#### EXERCISE GOAL:
Decide whether each statement below agrees with the passage that follows. For each, answer yes or no and quote the words of the passage that settle it.
(a) The mill has offered the group of six a whole floor for a show.
(b) Next week the first year students will work with images they have made themselves.
(c) Participants in the Wakefield workshop keep the boxed canvas they are given.

::: PASSAGE SHOWN :::

So much work, so little enthusiasm. It comes in bursts and then fizzles out. I am quite run down, ill. It should be a good excuse, all it really means is that I potter about doing this and that and moan a little about the dizzy spells, the sweats and the sore throat.
The drawing day at the old college was good. We smothered the wall in MTS imagery in a good time, set up the digital projector and had it looked over by the first year students who have to do something similar next week with found images. I might pop in to see what they come up with.
We are part of a group now. A local mill, the venue for HOST back in November and a place that has resident artists in studios, has offered the six of us the use of a whole floor for a show. Initially it will be our six and if goes well, it might be the first of regular shows. The mill owner is enthusiastic and we have ideas and the two things combined is a lethal one. Mingling in the local scene is not something I do very often. Like a fool, I have signed up for another local initiative, closer to home. A whole section of Wakefield is being transformed into a cultural quarter and there is a get together and workshop. They even supply a boxed canvas to take home and work on (responses to the day) and when returned it is exhibited. I am becoming a slag.
Art and Science, discuss. When did they drift away from each other and settle into different mind sets? Is the fact that they are seen so independently of one another part of the problem in resolving the big issues of our time? School, education in general, must have a large part of play in fixing this notion that if you do art, you can’t do science. Choose. We always have to choose. I have written before of my belief that education should be a thing that is whole. Offered to students ‘in the round’. It might be easier for people in their early twenties with no life experience to teach a subject in neat little packages, clearly defined and isolated but we don’t experience life in that way. Geography, language, art, and history and so on all overlap and inform together. Education should be like this, as inspiring and vital as real life. Fuck bits of paper. All right, maybe a piece of paper that states you can read that piece of paper, and add up a bit, just to make life easier for future employers. And school is very little other than a training ground, an indoctrination centre for a life of employment. Turn up on time, do as you are told, eat when we say so, try your best and here is your reward. School ought to be the first stage on a life journey of the absorption of information, the gathering of enthusiastic minds who set the purpose themselves, free of all expectation. After school, more school at a higher level or maybe you saunter, asking questions and trying to find solutions. Maybe you work because you want to, some people like to work. Some people like to study and probe and wonder.

::: SOURCE DATA :::

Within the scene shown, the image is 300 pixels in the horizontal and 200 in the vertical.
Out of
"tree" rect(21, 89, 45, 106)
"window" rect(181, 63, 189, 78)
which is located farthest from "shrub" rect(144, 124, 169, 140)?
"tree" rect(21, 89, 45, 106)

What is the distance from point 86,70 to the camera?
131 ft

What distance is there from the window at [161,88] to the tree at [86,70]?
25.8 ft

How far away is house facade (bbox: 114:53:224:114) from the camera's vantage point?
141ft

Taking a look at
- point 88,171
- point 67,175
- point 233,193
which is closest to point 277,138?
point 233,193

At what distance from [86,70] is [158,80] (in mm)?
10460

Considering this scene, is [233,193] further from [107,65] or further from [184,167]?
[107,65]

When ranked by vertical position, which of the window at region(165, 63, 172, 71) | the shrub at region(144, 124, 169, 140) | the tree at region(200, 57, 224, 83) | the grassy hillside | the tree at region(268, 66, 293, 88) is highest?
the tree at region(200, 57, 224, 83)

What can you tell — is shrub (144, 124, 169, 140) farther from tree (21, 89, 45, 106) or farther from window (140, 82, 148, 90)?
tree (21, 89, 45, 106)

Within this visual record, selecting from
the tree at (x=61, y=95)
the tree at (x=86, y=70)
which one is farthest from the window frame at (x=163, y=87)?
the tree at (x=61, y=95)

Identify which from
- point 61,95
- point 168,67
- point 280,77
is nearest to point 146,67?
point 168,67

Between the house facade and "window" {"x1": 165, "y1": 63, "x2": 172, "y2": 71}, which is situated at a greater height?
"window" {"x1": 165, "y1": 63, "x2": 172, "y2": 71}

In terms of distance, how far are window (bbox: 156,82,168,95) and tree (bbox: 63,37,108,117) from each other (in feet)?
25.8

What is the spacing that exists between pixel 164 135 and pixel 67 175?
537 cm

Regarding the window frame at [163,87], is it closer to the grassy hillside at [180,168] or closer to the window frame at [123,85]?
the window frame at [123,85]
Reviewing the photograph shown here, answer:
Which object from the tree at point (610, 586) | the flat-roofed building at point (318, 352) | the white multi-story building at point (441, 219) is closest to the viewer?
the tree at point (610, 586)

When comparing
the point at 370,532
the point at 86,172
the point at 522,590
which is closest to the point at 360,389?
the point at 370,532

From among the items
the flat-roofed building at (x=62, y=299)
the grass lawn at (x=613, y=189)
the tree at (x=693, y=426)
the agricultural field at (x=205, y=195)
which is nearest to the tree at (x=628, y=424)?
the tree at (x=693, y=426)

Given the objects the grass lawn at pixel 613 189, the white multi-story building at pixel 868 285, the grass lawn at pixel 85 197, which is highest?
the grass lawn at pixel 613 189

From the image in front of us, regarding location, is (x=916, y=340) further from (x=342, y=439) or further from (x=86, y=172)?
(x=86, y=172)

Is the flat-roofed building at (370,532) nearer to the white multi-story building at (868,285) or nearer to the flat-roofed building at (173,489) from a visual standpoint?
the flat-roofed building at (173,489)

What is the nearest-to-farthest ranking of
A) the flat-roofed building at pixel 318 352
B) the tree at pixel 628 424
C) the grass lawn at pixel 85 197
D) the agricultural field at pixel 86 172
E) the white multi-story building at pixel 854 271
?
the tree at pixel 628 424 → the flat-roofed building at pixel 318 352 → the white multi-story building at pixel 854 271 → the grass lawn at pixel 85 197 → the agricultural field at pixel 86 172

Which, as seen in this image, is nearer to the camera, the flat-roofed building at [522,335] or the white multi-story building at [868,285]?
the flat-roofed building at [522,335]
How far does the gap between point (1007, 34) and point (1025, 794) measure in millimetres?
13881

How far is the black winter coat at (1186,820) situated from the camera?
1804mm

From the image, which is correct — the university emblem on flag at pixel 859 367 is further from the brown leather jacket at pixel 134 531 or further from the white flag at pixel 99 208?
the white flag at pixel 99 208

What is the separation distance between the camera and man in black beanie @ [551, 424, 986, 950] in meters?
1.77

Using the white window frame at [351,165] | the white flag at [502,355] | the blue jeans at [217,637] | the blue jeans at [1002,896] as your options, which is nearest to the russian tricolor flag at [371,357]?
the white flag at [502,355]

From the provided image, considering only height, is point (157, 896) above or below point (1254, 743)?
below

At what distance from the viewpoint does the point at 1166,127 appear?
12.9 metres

:::

#### EXERCISE RESPONSE:
(a) Yes: "has offered the six of us the use of a whole floor for a show."
(b) No: "who have to do something similar next week with found images."
(c) No: "when returned it is exhibited."